▶ _Provided text_
* * * * * * * * *

3.2. Turning now to claim 1 of the patent, it will be apparent from the discussion at point 3.1 above that D7 discloses a communications network for both digitised voice and data in separate and distinct packets, the D7 network employing a digital communications medium in the form of a TDM channel system for communication between first and second nodes. Such a system furthermore fulfils the requirement for coupling means in accordance with feature (a) of the claim and communication by standardized bit synchronous digital time frames according to a format having a predetermined bit synchronous framing structure in accordance with feature (b). Since the system is designed to accommodate asynchronous traffic in the form of packets, see page 507, right-hand column, third and fourth paragraphs, feature (a1) is also known from D7.

3.3. In the course of the oral proceedings the Board primarily addressed the question of what is meant by feature (c) of claim 1. This feature requires each packet to conform "bit synchronously to said bit synchronous communications format and to boundaries of said standardized bit synchronous digital time frames...such that an additional framing structure is not needed". It was asserted by the appellant that the feature required each packet to be of the same length as the frame, i.e. 193 bits as shown in Figure 3a of the patent. The Board has considerable difficulty in relating this assertion to the wording of the claim. Feature (c) merely requires that each packet conforms "bit synchronously" to the communications format and "boundaries of said standardized bit synchronous digital time frames". This wording does not exclude the D7 arrangement in which packets are transmitted in "pieces" within a frame. Although the appellant argued that in such a case all slots must have the same destination, this would seem implicit in the allocation of slots to asynchronous traffic.

* * * * * * * * *

▶ _Collected material_
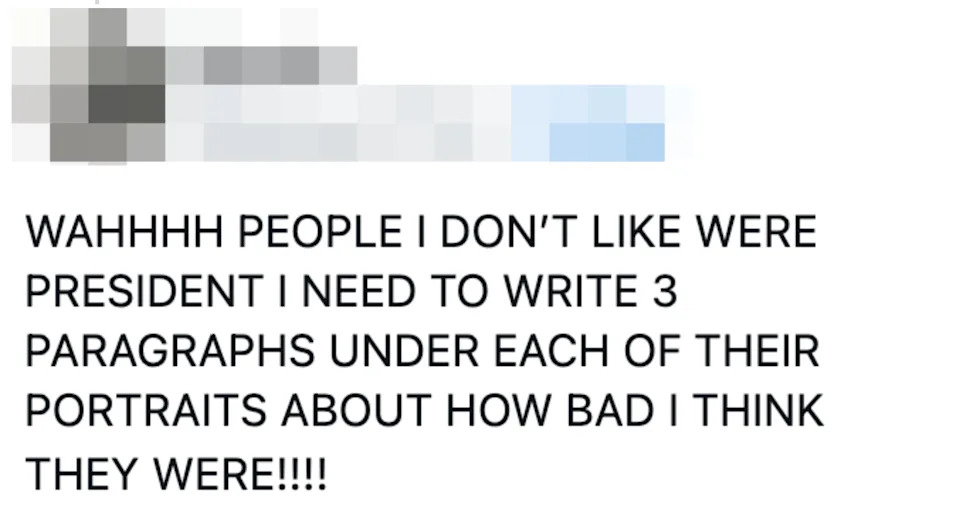 White House Unveils Partisan “Presidential Walk of Fame” Plaques Dated Nov. 5, 2025 - Image 22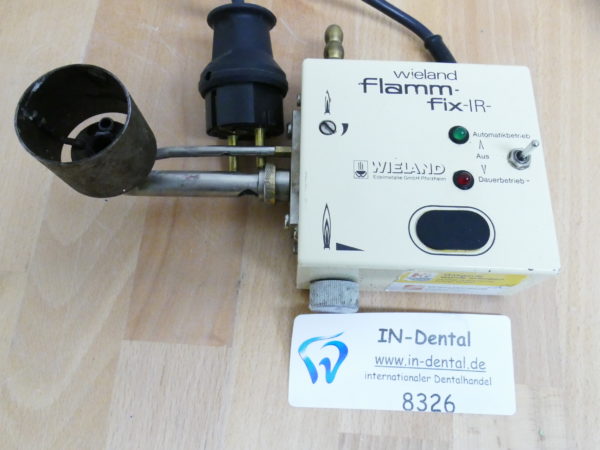 Flamm Fix IR Bunsenbrenner Wieland 8326 – Bild 4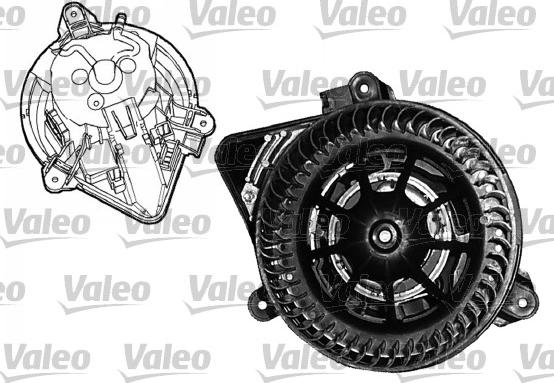 Valeo 698045 - Fan Motoru, Motor Soğutması parcadolu.com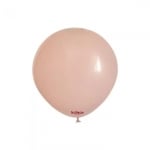 Малък балон розова пудра пастел Pink blush Kalisan, 13 см, 1 брой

* * * * * * * * *

Resume the Board's reasoning on claim 1 of the patent, starting after its last sentence. The data have no connection to the Board's reasoning on claim 1 of the patent.

3.4. The skilled person, seeking to implement the D7 system, would from the passages cited above appreciate that the "movable boundary solution" of D7 gives the limiting case of "asynchronous traffic only" in which all the slots of a frame are devoted to packets. The subject-matter of claim 1 only adds to this the requirement that a frame consists of exactly one packet, i.e. all the slots are devoted to "pieces" of the same packet. Although D7 assumes that each packet is one slot in width it explains at page 513, right-hand column that no analytical investigation of optimum packet width had been carried out. The relative merits of short and long packets were however well understood in the art before the claimed priority date; short packets give the advantage of rapid error correction but are inefficient because of the overhead; longer packets contain a larger payload but run the risk of decreasing overall efficiency because of repetition necessitated by error correction. In the Board's view the solution adopted by the appellant does not go beyond what the skilled person would have known at the claimed priority date. In other words, the packet length adopted is considered to be one of the possibilities available to the skilled person, no invention being involved in the particular size of packet claimed.

3.5. The subject-matter of claim 1 accordingly lacks an inventive step.

There being no other requests, it follows that the appeal must be dismissed.

ORDER

For these reasons it is decided that:

The appeal is dismissed.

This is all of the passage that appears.